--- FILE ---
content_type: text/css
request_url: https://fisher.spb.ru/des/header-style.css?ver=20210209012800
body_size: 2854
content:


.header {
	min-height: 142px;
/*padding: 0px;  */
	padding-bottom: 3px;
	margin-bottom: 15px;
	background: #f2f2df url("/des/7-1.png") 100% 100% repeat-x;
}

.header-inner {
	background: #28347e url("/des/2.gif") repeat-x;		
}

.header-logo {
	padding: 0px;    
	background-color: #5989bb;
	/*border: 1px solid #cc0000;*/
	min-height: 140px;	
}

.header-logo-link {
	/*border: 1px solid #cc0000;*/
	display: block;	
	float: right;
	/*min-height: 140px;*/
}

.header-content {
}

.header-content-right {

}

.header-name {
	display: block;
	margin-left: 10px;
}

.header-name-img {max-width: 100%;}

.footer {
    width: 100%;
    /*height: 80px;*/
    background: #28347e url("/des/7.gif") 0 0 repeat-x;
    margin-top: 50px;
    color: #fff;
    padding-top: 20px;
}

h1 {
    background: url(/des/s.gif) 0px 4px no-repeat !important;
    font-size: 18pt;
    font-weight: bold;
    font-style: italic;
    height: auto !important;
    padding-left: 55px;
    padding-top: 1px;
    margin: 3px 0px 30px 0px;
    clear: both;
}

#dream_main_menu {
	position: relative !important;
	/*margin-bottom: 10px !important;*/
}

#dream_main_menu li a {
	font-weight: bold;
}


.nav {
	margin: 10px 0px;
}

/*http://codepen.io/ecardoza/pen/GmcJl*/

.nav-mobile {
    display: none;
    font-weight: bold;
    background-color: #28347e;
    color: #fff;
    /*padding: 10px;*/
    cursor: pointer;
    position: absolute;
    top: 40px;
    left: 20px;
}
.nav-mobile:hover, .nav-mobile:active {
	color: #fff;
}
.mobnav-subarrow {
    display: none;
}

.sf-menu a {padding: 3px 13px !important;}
^^^^
__What you are asked to do__: Nothing but an exact copy of the lines from the start of the entries through the line containing "margin-bottom: 15px;" belongs in the response.

__Output of the exercise__:
--- FILE ---
content_type: text/css
request_url: https://fisher.spb.ru/des/header-style.css?ver=20210209012800
body_size: 2854
content:


.header {
	min-height: 142px;
/*padding: 0px;  */
	padding-bottom: 3px;
	margin-bottom: 15px;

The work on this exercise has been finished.